> **PASSAGE GIVEN**:
################
BOSTON, July 20 /PRNewswire-FirstCall/ -- Wainwright Bank
& Trust Company (Nasdaq: WAIN) reported consolidated net income
of $2,199,000 for the quarter ended
June 30, 2010 and basic earnings per
share of $.29 ($.27 per diluted share). This compares to
consolidated net income of $1,395,000
and basic and diluted earnings per share of $.14 for the quarter ended June 30, 2009. Consolidated net income of
$4,308,000 for the six months ended
June 30, 2010 represents an increase
of $1,353,000 from $2,955,000 for the same six-month period in 2009.
Basic earnings per share were $.57 for the six months ended June 30, 2010 ($.52
per diluted share) compared to $.31
for the six months ended June 30,
2009 ($.29 per diluted share).
The average balance of core deposit products increased
$63 million, or 15%, to $490 million in the six months ending
June 30, 2010 compared to
June 30, 2009. NOW, demand
deposit, savings, and money market products increased $26 million, $20
million, $12 million, and
$5 million, respectively. This
increase in core deposits was partially offset by a decline of
$23 million in higher cost
certificates of deposit. In addition, the Bank has benefited
from the maturities of higher cost, long term Federal Home Loan
Bank advances resulting in a net repayment of $29 million.
The Bank's average interest-earning assets decreased
$8 million, or 1%, to $995 million from $1.0
billion for the six months ending June 30, 2010 and 2009, respectively. The
Bank's average outstanding loan balances declined $12 million, or 1%, to $811 million in the first half of 2010 when
compared to the same period in 2009. As a result of the soft
economy, the Bank has continued to reduce its exposure in the
commercial construction segment of the loan portfolio, which has
decreased $27 million.
################
> **INFORMATION SHOWN**:
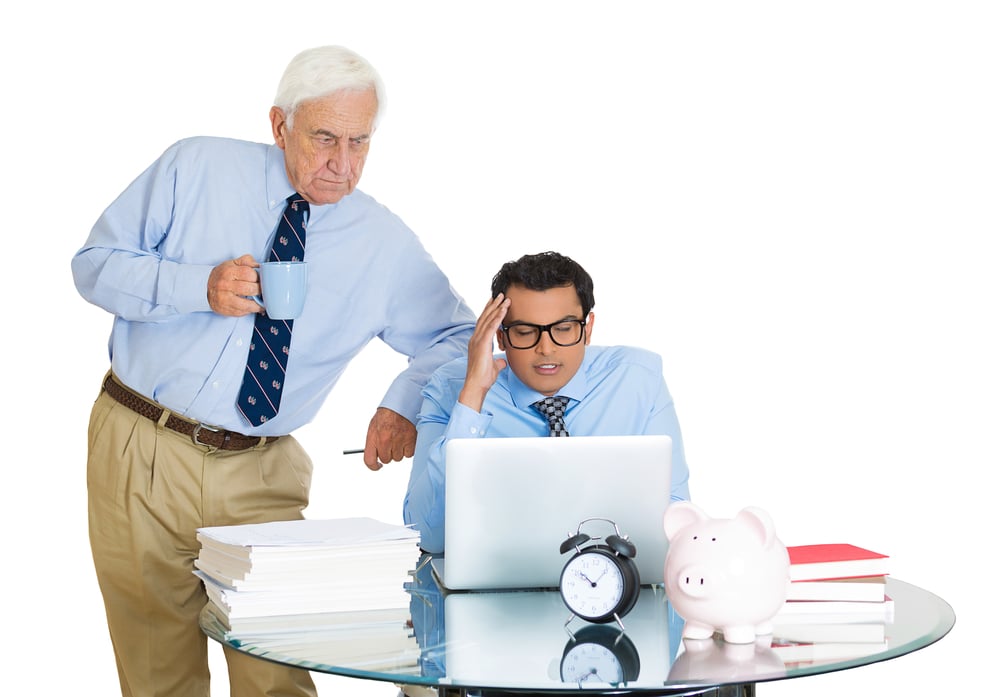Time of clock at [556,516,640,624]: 10:07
################
> **CHALLENGE A**: For each statement below, decide whether the Wainwright Bank earnings report agrees with it. Answer yes or no and quote the deciding words. (i) Consolidated net income for the quarter ended June 30, 2010 was $2,199,000. (ii) Higher cost certificates of deposit grew during the six months ending June 30, 2010. (iii) The Bank's average interest-earning assets rose for the six months ending June 30, 2010.
> **CHALLENGE B**: Using the Wainwright Bank earnings report, explain why the Bank has kept reducing its exposure in the commercial construction segment of the loan portfolio.
> **CHALLENGE C**: Please pick up the Wainwright Bank earnings report after its final sentence and carry it forward.

> **WRITTEN REPLY A**:
(i) Yes: "reported consolidated net income of $2,199,000 for the quarter ended June 30, 2010"
(ii) No: "a decline of $23 million in higher cost certificates of deposit"
(iii) No: "The Bank's average interest-earning assets decreased $8 million, or 1%, to $995 million"

> **WRITTEN REPLY B**: The soft economy is the stated reason. As a result of it, the Bank has continued to cut its exposure in the commercial construction segment, which has decreased $27 million.

> **WRITTEN REPLY C**:
Contributing to the decline was the commercial loan portfolio
which decreased $10 million.
Residential real estate loans increased $24 million, or 6%, during the period which
partially offset the decline in the commercial and commercial
construction portfolios.
Net interest income was $17.1
million for the six months ended June
30, 2010 compared to $15.3
million for the same period of 2009, an increase of
$1,818,000, or 12%. The Bank's
net interest margin climbed to 3.47% in the six months ending
June 30, 2010 compared to 3.08% in
the same six-month period in 2009. The primary reason for the
increase in net interest income is the decline in the cost of
interest-bearing liabilities, which decreased 56 basis points to
1.80% for the six months ending June 30,
2010 compared to 2009, resulting in a decline in interest
expense of $2.4 million.
Partially offsetting the benefit from reduced funding costs
was the decline in interest and dividend income. The
$12 million decrease in the average
balance of the loan portfolio described above contributed to the
decrease in interest income. Similarly, the current low rate
environment contributed to reduced interest and dividend income
earned on its securities portfolio.
Jan A. Miller, President and CEO,
stated, "We are very pleased with our financial performance in the
first half of 2010. Our interest margin has continued to
improve as we have replaced maturing certificates of deposit and
Federal Home Loan Bank advances with lower cost core deposits.
We closed on the final portion of our New Markets Tax Credit
allocation in June and have applied for an additional allocation in
2010. Our residential lending has been very strong in 2010 and our
commercial loan activity picked up in the 2nd quarter as well. In
late June we announced our intent to merge with Eastern Bank and we
are excited about the opportunities the combined banks will present
to our retail, non-profit and commercial customers."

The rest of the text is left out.